School may be out for the summer, but now is not the time to relax when it comes to teaching your kids more about personal finance. If you have a child headed to college this fall, start preparing them now by helping them open a student checking account, and through that process, start instilling into your kids the importance of good banking and money habits.
A student checking account would be the best fit for a late teen starting their banking journey, and it’s crucial to choose a great bank since many Americans continue to bank with the institutions they used as teens.
How to Find a Good Student Checking Account
When choosing a good student checking account, you’ll have to consider the availability of ATMs near your child’s school or campus. Some banks offer free out-of-network ATM withdrawals, but some don’t. Does your bank offer online banking or bill pay? Mobile deposit? Discussing with your child the different banking situations that may arise can give them some insight to the nuances (and annoyances!) of real-life banking and finances, and will allow them to think about their financial situation once they’re in college.
Be thorough when looking for a good student checking account, and consider all the fees that can potentially spring up. When you do your research, make sure to loop your child into the process, so that they also know to be vigilant about bank fees and charges.
According to a new survey, high school students are distrustful of financial institutions, probably due to the lackluster image of financial institutions from the past few years, so they may be more aware of fee details and make smarter decisions about choosing a bank and opening a credit card down the road. The same survey also found that the average college graduate leaves school with more than $4,000 of consumer debt, so help them get whip-smart with their banking choices now.
In addition, If your child is going to receive financial aid from college, signing up for direct deposit will facilitate faster access to any loan or grant funds.
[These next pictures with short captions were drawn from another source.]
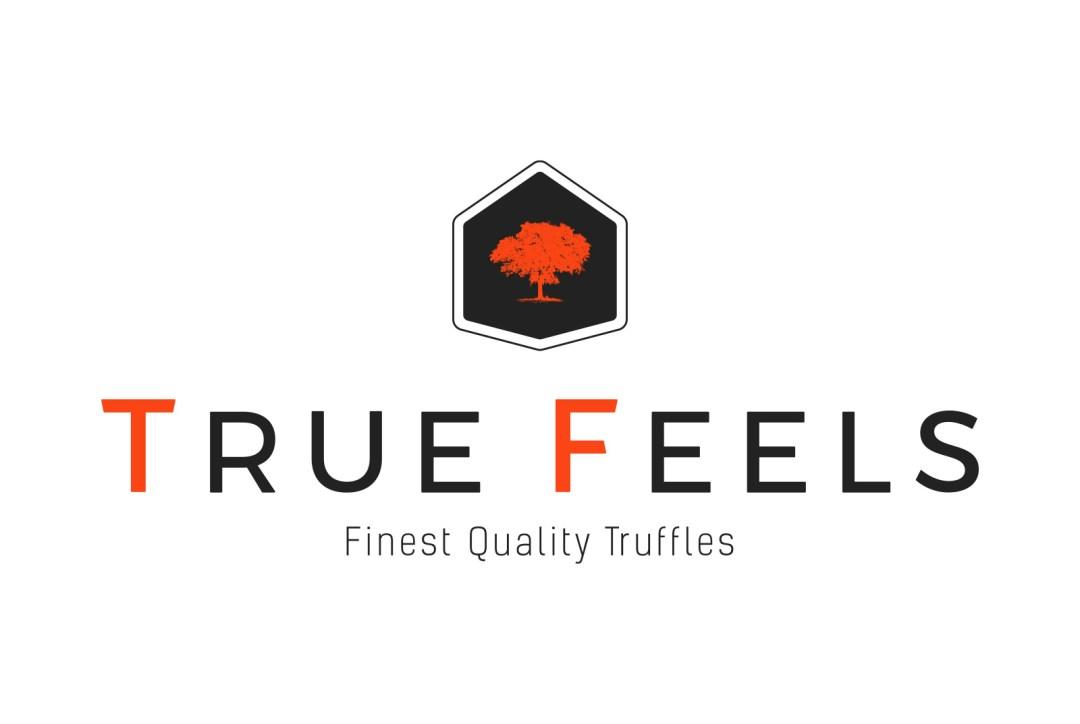 True Feels – Logo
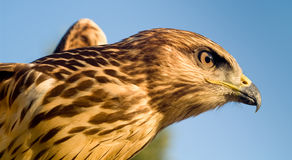 Bu. Close-up of a bird of prey Royalty Free Stock Images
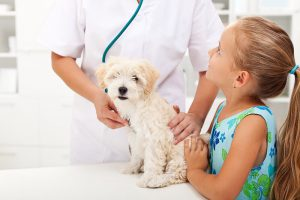 Child and dog at veterinarian's office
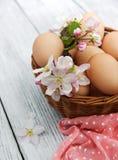 Пасхальные яйца и цветение яблока Стоковые Фото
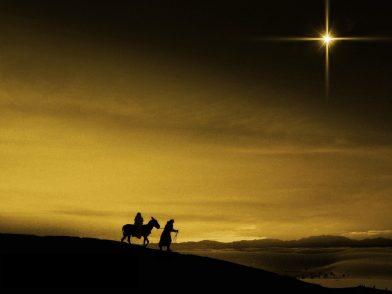 nativity-392x294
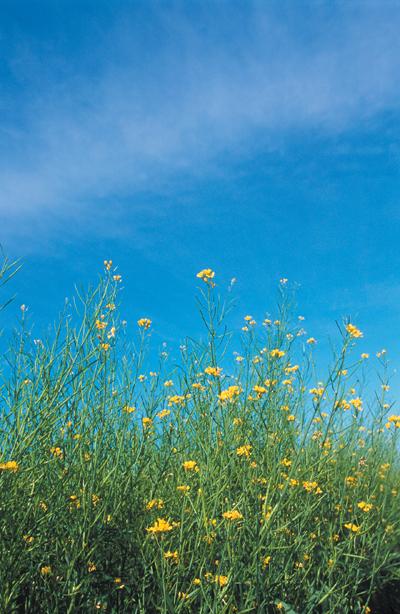 mustard-usda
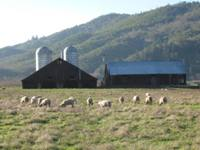 Commercial Agriculture Property in Douglas County Oregon
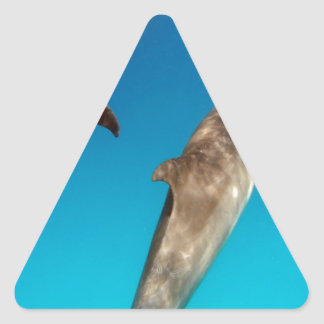 snorkeling with dolphins triangle sticker
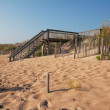 Wooden stairway over a sand dune - Photo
Learning about some of the automated aspects of banking can teach your child better saving habits, and you can take this opportunity to advise him/her about setting aside money earned from campus jobs or grants so that they can begin accumulating savings.
After your child gets his or her first bank account, they will eventually sign up for other banking services — such as a credit card, or if they’re really ambitious, a Roth IRA! Before this can happen, however, they will need to be equipped with the banking basics knowledge through opening their first bank account.